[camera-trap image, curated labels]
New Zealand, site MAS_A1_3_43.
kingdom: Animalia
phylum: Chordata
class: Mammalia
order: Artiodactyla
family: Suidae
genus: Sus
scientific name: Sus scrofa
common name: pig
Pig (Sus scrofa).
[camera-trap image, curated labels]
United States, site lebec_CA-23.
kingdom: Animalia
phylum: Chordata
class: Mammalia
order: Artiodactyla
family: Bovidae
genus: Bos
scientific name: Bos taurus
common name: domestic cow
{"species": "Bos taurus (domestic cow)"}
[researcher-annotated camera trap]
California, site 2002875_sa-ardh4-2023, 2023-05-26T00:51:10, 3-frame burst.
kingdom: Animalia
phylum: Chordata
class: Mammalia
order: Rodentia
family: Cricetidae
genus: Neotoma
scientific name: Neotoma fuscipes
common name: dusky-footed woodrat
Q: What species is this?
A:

- _Required work_
Set down the data exactly.

- _Response to the exercise_
[camera-trap image, curated labels]
New Zealand, site MAS_A1_3_43.
kingdom: Animalia
phylum: Chordata
class: Mammalia
order: Artiodactyla
family: Suidae
genus: Sus
scientific name: Sus scrofa
common name: pig
Pig (Sus scrofa).
[camera-trap image, curated labels]
United States, site lebec_CA-23.
kingdom: Animalia
phylum: Chordata
class: Mammalia
order: Artiodactyla
family: Bovidae
genus: Bos
scientific name: Bos taurus
common name: domestic cow
{"species": "Bos taurus (domestic cow)"}
[researcher-annotated camera trap]
California, site 2002875_sa-ardh4-2023, 2023-05-26T00:51:10, 3-frame burst.
kingdom: Animalia
phylum: Chordata
class: Mammalia
order: Rodentia
family: Cricetidae
genus: Neotoma
scientific name: Neotoma fuscipes
common name: dusky-footed woodrat
Q: What species is this?
A:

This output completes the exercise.